> **PROMPT 1**
Rewrite the part of the essay on the killing of Marius the giraffe that begins at the words "Why name him, then?" and ends after "into a slaughterhouse?", putting "wealthy buyer" in place of "millionaire".
> **PROMPT 2**
Carry on the essay on the killing of Marius the giraffe, starting right after its last sentence.

> **TEXT PASSAGE**
Requiem for a Squirrel
By Bruce Bawer
Ten years ago, I wrote an article that was largely about Marius, a healthy and beloved young giraffe at the Copenhagen Zoo who was euthanized after zoo officials declared him “a ‘surplus’ giraffe because ‘his genes were well represented among the captive giraffe population in European zoos.” When the plan to kill him was announced, several other zoos offered to take Marius. But Bengt Holst, the Copenhagen Zoo’s scientific director, was undeterred. “Marius,” I wrote, “was tranquilized, killed with a shotgun, autopsied, and fed to lions – all in front of zoogoers, including both adults and children.” International outrage ensued. Holst swatted away all complaints as examples of sheer sentimentality: “A giraffe is not a pet; it’s not like a dog or cat that becomes part of the family.”
Why name him, then? Yes, said Holst, Marius could have been sent to another zoo, but his continued existence would have raised the danger of inbreeding. So why not sterilize him? Because sterilization can cause renal problems and also because “[b]reeding and parenting are especially important behaviors for a giraffe’s well-being. We didn’t want to interfere with that.” What about selling him to the millionaire who was prepared to give him a home? No, said Holst, giraffes want to be around other giraffes. Okay, but why let children watch Marius being killed and eaten? Because “zoos have an obligation ‘not to make nature into a Disney World.’” So it’s better to turn a zoo into a slaughterhouse?
In short, death was the best option. In this view, Holst was backed up by some (but not all) other animal professionals. (Jack Hanna of the Columbus Zoo, a frequent Tonight Show guest, “said he would have paid for Marius with his own money.”) As I commented at the time, people like Holst “are certain that they are noble and good. They believe in the cycle of life. They believe in quality of life. They just don’t happen to believe in the individual life. In fact, they view the individual life as getting in the way of things they value more – breeding programs, the ecosystem, and so on. They regard people who focus on the individual life as childlike sentimentalists who don’t grasp that every individual life is only part of a larger design, a ‘bigger picture,’ and should be extinguished the moment it becomes burdensome or inconvenient.” I added that Holst “would probably protest that he does care about the individual life. After all, he killed Marius partly because he didn’t want him to live a less than ideal life. Better to die than experience renal problems or other side effects. Better to die than endure ‘lesser standards of welfare.’ Better to die, you see, than not experience parenthood. Better to die than be without the company of other giraffes.”

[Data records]

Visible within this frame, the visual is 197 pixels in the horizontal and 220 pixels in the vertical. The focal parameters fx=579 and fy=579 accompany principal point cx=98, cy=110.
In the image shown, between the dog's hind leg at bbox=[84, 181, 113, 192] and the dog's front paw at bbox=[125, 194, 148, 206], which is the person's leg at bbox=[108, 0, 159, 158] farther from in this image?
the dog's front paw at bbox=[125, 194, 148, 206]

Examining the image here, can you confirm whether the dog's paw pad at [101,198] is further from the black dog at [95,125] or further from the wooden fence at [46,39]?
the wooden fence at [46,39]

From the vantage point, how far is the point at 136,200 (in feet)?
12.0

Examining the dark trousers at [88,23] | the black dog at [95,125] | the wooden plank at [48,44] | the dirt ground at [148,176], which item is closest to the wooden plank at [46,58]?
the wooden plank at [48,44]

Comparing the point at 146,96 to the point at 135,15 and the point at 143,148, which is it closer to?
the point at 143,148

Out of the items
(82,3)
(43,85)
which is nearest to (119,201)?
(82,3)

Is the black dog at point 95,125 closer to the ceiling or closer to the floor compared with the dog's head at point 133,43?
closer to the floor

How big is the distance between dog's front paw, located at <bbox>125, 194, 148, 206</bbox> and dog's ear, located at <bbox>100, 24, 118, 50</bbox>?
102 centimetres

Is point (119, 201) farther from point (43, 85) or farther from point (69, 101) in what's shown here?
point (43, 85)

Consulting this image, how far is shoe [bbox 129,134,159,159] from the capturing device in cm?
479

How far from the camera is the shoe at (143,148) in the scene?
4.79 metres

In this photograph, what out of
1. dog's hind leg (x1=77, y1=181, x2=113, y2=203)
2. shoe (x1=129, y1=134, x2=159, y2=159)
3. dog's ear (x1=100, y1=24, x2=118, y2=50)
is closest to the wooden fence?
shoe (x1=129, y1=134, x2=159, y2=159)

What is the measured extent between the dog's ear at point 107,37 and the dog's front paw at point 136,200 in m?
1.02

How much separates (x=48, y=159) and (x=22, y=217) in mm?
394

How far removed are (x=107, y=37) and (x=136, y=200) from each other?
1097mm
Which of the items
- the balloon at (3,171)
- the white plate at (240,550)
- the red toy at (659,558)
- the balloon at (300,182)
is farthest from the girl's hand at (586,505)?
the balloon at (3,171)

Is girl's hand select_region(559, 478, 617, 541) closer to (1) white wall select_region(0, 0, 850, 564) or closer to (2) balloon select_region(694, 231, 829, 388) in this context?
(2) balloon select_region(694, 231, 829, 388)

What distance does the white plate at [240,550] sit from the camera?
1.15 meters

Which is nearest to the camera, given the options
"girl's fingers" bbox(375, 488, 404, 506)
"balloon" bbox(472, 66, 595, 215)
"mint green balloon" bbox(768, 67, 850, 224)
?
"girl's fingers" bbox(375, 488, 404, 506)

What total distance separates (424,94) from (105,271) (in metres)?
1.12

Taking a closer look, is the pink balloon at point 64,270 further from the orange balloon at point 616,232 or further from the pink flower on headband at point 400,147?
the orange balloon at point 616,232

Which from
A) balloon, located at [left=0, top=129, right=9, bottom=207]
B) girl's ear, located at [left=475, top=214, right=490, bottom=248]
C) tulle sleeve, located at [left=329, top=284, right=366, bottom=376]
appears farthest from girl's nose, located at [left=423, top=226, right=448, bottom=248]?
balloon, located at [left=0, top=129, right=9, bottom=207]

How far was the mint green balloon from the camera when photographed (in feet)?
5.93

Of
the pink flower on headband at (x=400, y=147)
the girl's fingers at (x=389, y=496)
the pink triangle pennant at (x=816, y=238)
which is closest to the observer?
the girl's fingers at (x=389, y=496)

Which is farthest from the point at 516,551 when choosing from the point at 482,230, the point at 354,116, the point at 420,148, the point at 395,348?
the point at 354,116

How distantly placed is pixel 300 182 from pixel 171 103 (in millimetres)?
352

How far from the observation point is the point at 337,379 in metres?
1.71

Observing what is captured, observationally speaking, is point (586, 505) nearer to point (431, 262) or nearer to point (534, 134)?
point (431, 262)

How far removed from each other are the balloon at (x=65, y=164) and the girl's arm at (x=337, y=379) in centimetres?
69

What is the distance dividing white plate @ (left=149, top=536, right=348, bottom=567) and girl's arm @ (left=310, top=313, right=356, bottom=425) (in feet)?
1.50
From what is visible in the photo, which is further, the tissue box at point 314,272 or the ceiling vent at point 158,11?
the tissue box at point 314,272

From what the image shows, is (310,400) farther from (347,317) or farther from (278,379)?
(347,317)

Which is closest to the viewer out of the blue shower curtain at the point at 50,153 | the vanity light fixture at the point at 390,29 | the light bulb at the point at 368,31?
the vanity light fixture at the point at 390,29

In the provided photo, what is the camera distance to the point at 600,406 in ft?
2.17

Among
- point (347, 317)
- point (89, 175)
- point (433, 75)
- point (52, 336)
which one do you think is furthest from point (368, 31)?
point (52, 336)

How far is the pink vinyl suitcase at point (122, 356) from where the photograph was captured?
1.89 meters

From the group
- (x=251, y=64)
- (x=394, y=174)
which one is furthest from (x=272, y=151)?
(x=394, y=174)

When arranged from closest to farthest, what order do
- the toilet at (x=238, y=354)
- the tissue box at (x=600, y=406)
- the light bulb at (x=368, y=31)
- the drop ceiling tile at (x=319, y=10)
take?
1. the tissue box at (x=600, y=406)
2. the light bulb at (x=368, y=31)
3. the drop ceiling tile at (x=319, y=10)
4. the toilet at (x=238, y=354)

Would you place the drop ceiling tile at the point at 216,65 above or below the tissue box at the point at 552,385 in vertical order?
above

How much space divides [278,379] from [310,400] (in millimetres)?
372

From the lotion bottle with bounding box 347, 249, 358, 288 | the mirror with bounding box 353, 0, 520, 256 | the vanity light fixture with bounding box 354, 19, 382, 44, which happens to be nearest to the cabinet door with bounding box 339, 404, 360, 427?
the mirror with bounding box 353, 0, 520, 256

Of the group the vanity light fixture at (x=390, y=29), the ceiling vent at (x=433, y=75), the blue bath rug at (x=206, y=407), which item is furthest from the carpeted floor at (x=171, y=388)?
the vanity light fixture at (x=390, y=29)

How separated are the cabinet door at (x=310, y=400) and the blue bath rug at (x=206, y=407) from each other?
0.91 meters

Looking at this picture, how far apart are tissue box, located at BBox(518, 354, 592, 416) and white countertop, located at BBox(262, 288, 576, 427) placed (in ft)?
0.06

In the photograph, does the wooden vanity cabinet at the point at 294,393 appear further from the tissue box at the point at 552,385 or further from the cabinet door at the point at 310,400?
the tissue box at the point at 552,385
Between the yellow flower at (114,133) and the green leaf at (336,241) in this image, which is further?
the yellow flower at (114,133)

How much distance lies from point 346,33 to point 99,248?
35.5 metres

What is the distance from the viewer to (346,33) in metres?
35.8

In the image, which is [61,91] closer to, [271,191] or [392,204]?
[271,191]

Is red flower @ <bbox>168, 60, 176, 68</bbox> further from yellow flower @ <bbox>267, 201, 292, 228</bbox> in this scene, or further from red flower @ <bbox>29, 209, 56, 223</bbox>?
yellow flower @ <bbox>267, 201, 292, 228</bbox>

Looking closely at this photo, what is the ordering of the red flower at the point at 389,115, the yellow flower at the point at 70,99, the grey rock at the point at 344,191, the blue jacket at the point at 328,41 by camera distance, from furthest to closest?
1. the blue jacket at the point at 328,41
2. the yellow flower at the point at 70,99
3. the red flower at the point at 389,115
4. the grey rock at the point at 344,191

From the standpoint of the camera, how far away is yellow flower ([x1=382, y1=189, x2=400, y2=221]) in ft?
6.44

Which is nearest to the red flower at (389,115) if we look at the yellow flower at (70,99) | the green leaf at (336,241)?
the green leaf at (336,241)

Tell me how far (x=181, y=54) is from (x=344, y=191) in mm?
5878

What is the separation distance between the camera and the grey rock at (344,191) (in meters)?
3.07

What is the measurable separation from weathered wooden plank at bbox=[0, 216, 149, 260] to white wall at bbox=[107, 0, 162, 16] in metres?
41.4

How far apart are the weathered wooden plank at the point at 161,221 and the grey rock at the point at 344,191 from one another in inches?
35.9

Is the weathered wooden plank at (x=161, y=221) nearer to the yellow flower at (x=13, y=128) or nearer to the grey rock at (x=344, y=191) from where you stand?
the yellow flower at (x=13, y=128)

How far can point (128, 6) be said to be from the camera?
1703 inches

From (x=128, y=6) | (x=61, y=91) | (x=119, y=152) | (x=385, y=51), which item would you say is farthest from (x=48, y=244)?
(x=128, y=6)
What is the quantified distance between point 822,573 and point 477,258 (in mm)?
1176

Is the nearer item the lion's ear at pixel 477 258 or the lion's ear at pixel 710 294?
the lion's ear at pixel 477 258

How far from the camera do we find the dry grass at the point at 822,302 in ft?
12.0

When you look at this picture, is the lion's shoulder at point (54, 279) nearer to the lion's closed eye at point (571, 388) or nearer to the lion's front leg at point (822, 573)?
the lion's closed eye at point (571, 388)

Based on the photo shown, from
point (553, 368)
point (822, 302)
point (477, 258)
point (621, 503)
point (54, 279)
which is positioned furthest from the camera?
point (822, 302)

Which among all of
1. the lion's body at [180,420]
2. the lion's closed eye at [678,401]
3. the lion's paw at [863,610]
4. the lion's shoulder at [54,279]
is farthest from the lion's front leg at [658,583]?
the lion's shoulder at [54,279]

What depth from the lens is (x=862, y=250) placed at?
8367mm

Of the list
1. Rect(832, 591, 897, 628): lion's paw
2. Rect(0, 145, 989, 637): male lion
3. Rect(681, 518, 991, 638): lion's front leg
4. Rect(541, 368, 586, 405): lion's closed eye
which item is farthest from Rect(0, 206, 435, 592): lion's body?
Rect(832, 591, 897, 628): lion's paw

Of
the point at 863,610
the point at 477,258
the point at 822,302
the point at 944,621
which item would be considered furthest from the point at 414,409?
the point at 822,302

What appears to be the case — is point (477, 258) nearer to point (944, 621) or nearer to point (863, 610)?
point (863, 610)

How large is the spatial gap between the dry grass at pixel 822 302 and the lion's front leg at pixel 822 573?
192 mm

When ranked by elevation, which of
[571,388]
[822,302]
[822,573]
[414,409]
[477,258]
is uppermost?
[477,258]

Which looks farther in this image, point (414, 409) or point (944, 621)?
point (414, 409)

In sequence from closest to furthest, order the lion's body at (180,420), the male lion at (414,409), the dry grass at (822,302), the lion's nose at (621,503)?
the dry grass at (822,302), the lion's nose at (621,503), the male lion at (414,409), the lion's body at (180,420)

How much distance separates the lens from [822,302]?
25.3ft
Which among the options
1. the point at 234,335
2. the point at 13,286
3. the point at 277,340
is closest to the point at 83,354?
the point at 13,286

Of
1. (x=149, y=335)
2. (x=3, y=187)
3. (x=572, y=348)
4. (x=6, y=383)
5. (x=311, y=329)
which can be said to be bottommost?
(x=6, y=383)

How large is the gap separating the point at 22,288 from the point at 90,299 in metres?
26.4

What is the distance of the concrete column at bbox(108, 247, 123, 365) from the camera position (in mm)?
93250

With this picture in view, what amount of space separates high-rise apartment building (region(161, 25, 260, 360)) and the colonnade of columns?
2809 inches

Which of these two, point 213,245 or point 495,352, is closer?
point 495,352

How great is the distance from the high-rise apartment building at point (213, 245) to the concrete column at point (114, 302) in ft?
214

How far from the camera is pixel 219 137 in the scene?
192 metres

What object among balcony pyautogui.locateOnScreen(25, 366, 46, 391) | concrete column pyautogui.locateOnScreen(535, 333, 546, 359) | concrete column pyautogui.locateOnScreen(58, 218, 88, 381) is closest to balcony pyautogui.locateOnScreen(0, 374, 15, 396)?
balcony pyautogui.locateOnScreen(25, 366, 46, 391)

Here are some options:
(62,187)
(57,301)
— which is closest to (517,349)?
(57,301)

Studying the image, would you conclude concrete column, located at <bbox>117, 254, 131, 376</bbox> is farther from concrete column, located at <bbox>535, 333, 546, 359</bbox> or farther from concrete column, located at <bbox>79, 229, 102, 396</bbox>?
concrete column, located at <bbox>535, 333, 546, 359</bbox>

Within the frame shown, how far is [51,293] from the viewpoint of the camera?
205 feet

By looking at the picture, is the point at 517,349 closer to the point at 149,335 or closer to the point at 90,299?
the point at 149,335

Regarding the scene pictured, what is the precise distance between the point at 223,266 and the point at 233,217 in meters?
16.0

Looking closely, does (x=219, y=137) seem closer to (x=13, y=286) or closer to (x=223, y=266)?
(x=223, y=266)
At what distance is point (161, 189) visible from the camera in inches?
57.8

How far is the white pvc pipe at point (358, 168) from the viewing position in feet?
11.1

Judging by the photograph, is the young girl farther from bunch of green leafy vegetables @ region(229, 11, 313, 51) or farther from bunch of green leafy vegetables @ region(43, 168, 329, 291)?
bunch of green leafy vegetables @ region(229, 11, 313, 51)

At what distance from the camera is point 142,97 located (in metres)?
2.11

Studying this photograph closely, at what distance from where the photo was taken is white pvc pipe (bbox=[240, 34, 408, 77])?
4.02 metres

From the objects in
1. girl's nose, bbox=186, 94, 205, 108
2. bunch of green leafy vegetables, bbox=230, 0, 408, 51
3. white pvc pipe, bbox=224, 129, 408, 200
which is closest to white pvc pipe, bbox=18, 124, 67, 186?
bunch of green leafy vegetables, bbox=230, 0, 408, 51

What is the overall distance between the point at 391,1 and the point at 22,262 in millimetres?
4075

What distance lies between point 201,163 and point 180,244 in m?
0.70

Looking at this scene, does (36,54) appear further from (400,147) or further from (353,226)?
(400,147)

> **RESPONSE 1**
Why name him, then? Yes, said Holst, Marius could have been sent to another zoo, but his continued existence would have raised the danger of inbreeding. So why not sterilize him? Because sterilization can cause renal problems and also because “[b]reeding and parenting are especially important behaviors for a giraffe’s well-being. We didn’t want to interfere with that.” What about selling him to the wealthy buyer who was prepared to give him a home? No, said Holst, giraffes want to be around other giraffes. Okay, but why let children watch Marius being killed and eaten? Because “zoos have an obligation ‘not to make nature into a Disney World.’” So it’s better to turn a zoo into a slaughterhouse?

> **RESPONSE 2**
As I noted at the time, Holst brought to mind a vet we had who was outraged when we asked about declawing our indoor cats – what a barbaric practice! – but who, when one of the cats needed dental work, “casually asked if we’d prefer to save the money and have him put to sleep instead.” Pointing out that medically assisted suicide was now legal in the three Benelux countries, I identified this blasé attitude toward euthanasia with northern Europe. But that, as I say, was ten years ago. Since then, the Canadian government has gone all in on its “Medical Assistance in Dying” law, with physically healthy people asking for assisted dying and doctors suggesting it to patients suffering from even minor afflictions. Indeed, while many aspects of Canadian life have gone downhill under Justin Trudeau, medically assisted suicide is a boom industry in the frozen north, responsible for no fewer than 4.1% of Canadian deaths in 2022.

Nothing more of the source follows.